**Brief**:
Reproduce the part of the dinner-table politics advice that opens with the words containing "Then when something" and closes with "should live by.", word for word.

**Selected excerpt**:
━━━━━━━━━━━━━━━━━━━━

Then when something happens at the dinner table, take one of two paths, depending on your ground rule:
Engage
or
Acquiesce
Here’s some practice:
Trigger:
A political statement creeps into the convo. It’s contrary to your belief. And for good measure, let’s throw some ignorance into the stew. To you, it reflects an ill-informed data source that’s ignoring a global virtue that every man woman and child should live by.
(By the way, if you’re reading any political slant into my scenario setup, you’ve already tainted your reaction. Fair warning on your self-control.)
So, from here’s you’re either acquiescing or engaging.
A path to engage: (called Diplomatic Disagreement)
- Listen as if you care. And by that, I mean it. Care.
- Quell the counter-argument forming in your head.
- Breathe. Let go of reactiveness or impulsivity.
- Stay clearheaded and craft your opinion, beginning with a simple acknowledgment of what you heard.
Scripted Options for engaging:
- Hmmm. That’s interesting. Why do you think that?
- I know you think that. I appreciate it. Not me though.
- Yeah, I get that. (But) Here’s where I’m coming from ….
(Always savvy to leave the BUT out, called a BUT-ectomy.
If you hear something flung back your direction, don your tough skin and repeat the steps. Expect that you’re not going to change others, but you might … you just might … feel better knowing you’ve stated your position.
A path to acquiesce:
- Listen as if you care. And by that, I mean it. Care.
- Quell the counter-argument forming in your head.
- Breathe. Let go of reactiveness or compulsion.
- Stay silent and when you can, change the subject or pull the tablecloth up over your head.
Power in Emotional Intelligence
You can hear the emotional intelligence required for most of these, right? Let’s just assume you’re reading this BECAUSE you’re emotionally intelligent anyway. So you’re that much closer to getting it right. Nice!
Emotional Intelligence involves four domains: you’re recognizing your emotional tendencies and you’re controlling them, plus you’re recognizing any emotions involved with others and you’re managing them through the social interaction. Remember that the person with the highest emotional intelligence may indeed be the one that has to work the hardest.
Let go of the need to WIN. You’ve stated where you are. It’s on them to either listen … or not.
Does Family have to mean Drama?
This engage or acquiesce discussion just made the initial rounds in our politically diversified family as a prep for next week’s holiday. I tested the waters by proposing the “no politics” discussion to see what others might like to do.
Maybe I’m reading things into it, but it seemed to me that the youngest generation in the crowd was most willing to let it all go. Here’s how my niece, Ellie, so eloquently put it.
If someone brings up politics, “we smile at each other and brush it aside and enjoy the little bit of time we have with each other.”
Those of us crusty ol’ aunts, uncles, moms, dads, and grandparents are too often the first to throw something on the table for a feeding frenzy. Hmmm. Is that because we are most experienced at diplomacy in our mature years? Or because we are more inflexible to opposing views and eager to fight and defend? I could make an argument for both.
And sprinkled on the cupcake icing … pretty little antacid tablets.
Thanks so much for the inspiration! For my holiday conversation plan: I’ll create more boundaries (ie: ask for commitment to no politics conversation), and refocus the conversation on “what we are doing in our lives” and focus on our dreams and passions. I like: “Hmmm, that’s interesting, why do you think that?” Which is akin to my daughter saying, I truly want to ask Grandpa, “Why are you so prejudiced?” She said, “I’m actually interested in understanding.” My own goal is to Stand for Love. I find it hard after uncivil verbal projectiles are launched through the air. So if all else fails, I’ll do what Katie does: LAUGH. Life just doesn’t have to be that serious.
Thanks, Frances. As always, you take the aware and savvy approach to situations.

━━━━━━━━━━━━━━━━━━━━

**Dataset excerpt**:
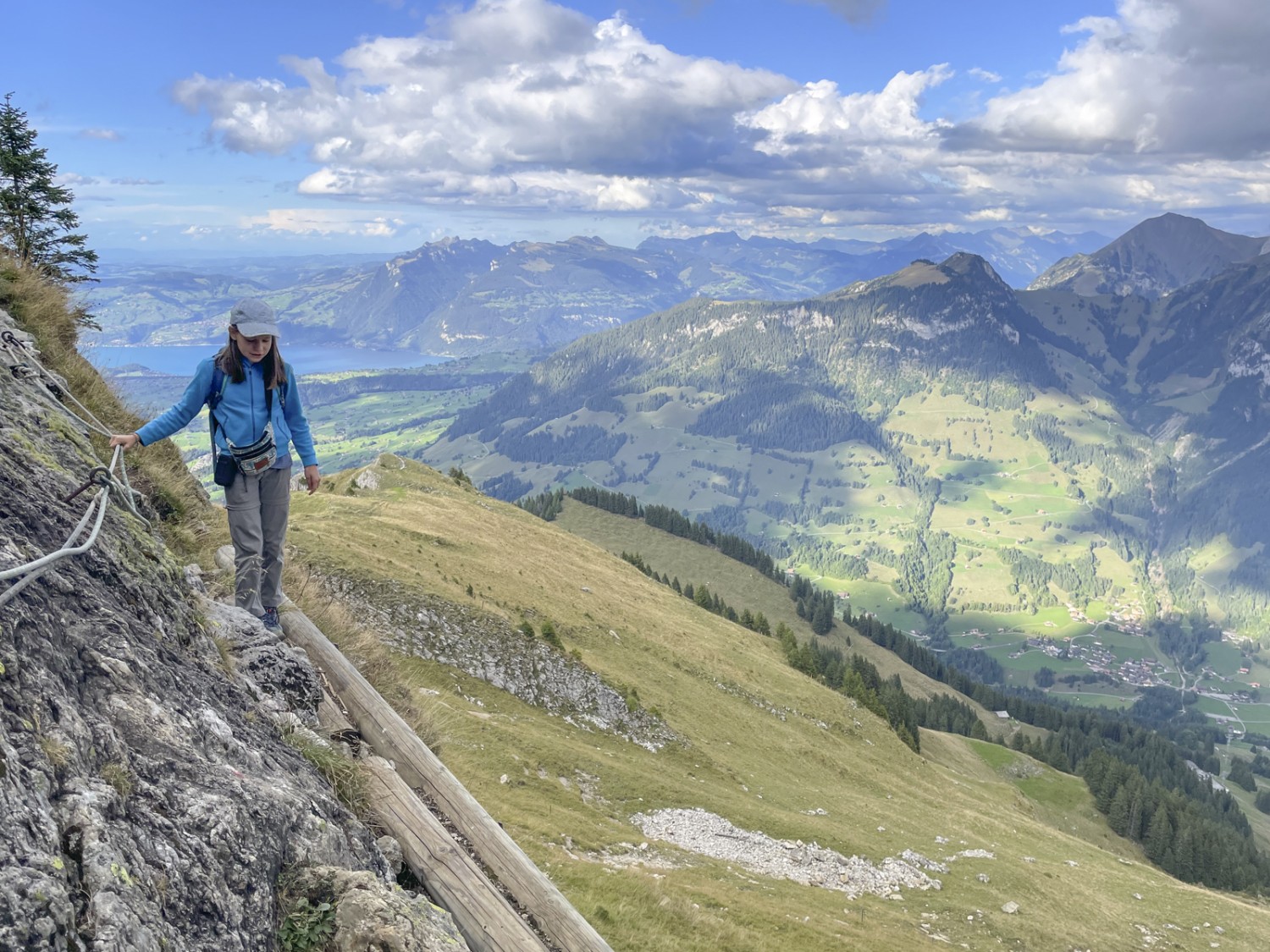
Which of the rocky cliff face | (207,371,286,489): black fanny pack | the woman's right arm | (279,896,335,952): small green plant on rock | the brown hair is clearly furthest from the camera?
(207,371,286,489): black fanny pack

━━━━━━━━━━━━━━━━━━━━

**Result for this exercise**:
Then when something happens at the dinner table, take one of two paths, depending on your ground rule:
Engage
or
Acquiesce
Here’s some practice:
Trigger:
A political statement creeps into the convo. It’s contrary to your belief. And for good measure, let’s throw some ignorance into the stew. To you, it reflects an ill-informed data source that’s ignoring a global virtue that every man woman and child should live by.